■ **What is asked**:
1. Answer these from the CSS Designer tutorial below:
(a) How large is the ZIP of sample files?
(b) Which workspace are you told to select when customizing the workspace?
(c) What font-family is shown among the computed properties?
2. In the CSS Designer tutorial below, which sections are listed as available in the CSS Designer interface?
3. Copy a passage from the CSS Designer tutorial below. Begin at the words "Getting started with" and stop after "and click Open.".

-- start Source excerpt --

Adobe Dreamweaver CC

How to style a web page with CSS Designer

Learn how to generate standards-based CSS with visual editing tools. Use the CSS designer for element inspection, Edge Web Fonts, gradients, copy and paste styles, layout, styling navigation elements, and border properties. (Try it, 30 min)

FromAlejandro Gutierrez

CSS Designer is a visual tool that enables you to edit CSS code in an intuitive, straightforward way.

What do I need?

Get files Sample files to practice with (ZIP, 27 KB)

Get PDF Dreamweaver cheat sheet

In this article, you can follow the steps to use CSS Designer to re-style elements on a web page. See how to use the features of the CSS Designer tool to visually style a responsive template (see Figure 1).

CSS Designer tool
Figure 1. CSS Designer consists of four panels

The following sections are available in the CSS Designer interface:

  • Sources: A collection of CSS files associated with the project
  • @Media: Media queries to control the screen size
  • Selectors: Selectors associated with the selected media query in the @Media panel
  • Properties: Properties associated with the selected selector, with an option to show only the set properties  

Getting started with CSS Designer

You might be asked to work on a site that is already under development or to make changes to a site that is already live. In this section you’ll set up a project so you can use CSS Designer to update the styling of an existing site.

Follow these steps to load the responsive template into Dreamweaver CC:

  1. Open Dreamweaver CC. Choose File > Open to open the responsive template. Select index.html from the root of the project folder and click Open.

  2. Enable Live View to see the page as it will appear in the browser.

  3. To customize the workspace, select the Compact workspace and double-click the Insert panel to collapse it.

  4. Click and drag CSS Designer so that all of its panels appear in one column on the right side of the workspace.

  5. Within the CSS Designer panel, click Sources and then @Media to collapse them, giving you an optimal amount of space for working with Selectors and Properties (see Figure 2).


    CSS Designer configured for optimal workspace
    Figure 2. CSS Designer configured for optimal workspace area

Inspecting elements to add styling

Take the responsive blog template you've loaded and add some styling to it. The first thing to change is the logo (see Figure 3).  

Unedited logo
Figure 3. The unedited logo overwrites the slogan

In the current design, the logo is overlapping the slogan. In this section, you’ll use CSS Designer to improve the styling.

  1. Hide the Fluid Grid Layout Guides if they are showing.

  2. Click Inspect on the document toolbar. Then hover over the logo itself until the region you want to affect is highlighted (see Figure 4).
Inspecting CSS elements
Figure 4. Inspecting CSS elements

  1. Click the logo region twice. The first click selects it and locks in the context while jumping out of Inspect mode. The second click brings up the Element Display that shows the HTML element and applied style names. In this example, the H1 element has the Logo ID applied.

  2. In CSS Designer, click Computed in the Selectors panel to see the list of computed properties. The font-family is set to Arial. For context, click the property name (Font- Family). You will notice that in the Selectors panel above, the #logo selector becomes bold (see Figure 5). This indicates that the font-family property is coming from the #logo selector.

-- end Source excerpt --
-- start Dataset content --

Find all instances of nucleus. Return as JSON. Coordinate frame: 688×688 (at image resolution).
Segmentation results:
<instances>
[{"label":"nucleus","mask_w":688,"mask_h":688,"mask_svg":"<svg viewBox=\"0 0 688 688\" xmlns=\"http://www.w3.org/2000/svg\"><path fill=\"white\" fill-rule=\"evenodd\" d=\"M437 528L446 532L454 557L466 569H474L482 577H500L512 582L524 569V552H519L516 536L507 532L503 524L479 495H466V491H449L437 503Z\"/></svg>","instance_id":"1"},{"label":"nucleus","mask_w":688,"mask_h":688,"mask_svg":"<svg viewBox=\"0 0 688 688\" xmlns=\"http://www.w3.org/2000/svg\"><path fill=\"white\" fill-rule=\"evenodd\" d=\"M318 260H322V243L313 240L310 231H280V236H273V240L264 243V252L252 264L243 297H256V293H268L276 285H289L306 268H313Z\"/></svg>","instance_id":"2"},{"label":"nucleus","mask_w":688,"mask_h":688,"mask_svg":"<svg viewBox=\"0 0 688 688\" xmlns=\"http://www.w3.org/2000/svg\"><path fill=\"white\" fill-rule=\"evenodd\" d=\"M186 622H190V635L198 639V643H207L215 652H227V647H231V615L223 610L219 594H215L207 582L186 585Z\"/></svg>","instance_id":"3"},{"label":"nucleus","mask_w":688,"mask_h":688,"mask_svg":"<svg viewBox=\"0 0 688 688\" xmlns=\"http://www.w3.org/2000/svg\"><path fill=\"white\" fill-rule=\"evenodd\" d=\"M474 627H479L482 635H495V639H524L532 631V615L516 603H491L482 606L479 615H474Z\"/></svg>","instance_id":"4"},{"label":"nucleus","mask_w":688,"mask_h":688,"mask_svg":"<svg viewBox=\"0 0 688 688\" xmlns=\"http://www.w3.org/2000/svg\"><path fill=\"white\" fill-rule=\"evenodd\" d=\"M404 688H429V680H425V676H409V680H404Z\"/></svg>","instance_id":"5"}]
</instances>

-- end Dataset content --

■ **Written answers**:
1.
(a) 27 KB
(b) The Compact workspace
(c) Arial

2. Sources, @Media, Selectors, Properties

3.
Getting started with CSS Designer

You might be asked to work on a site that is already under development or to make changes to a site that is already live. In this section you’ll set up a project so you can use CSS Designer to update the styling of an existing site.

Follow these steps to load the responsive template into Dreamweaver CC:

  1. Open Dreamweaver CC. Choose File > Open to open the responsive template. Select index.html from the root of the project folder and click Open.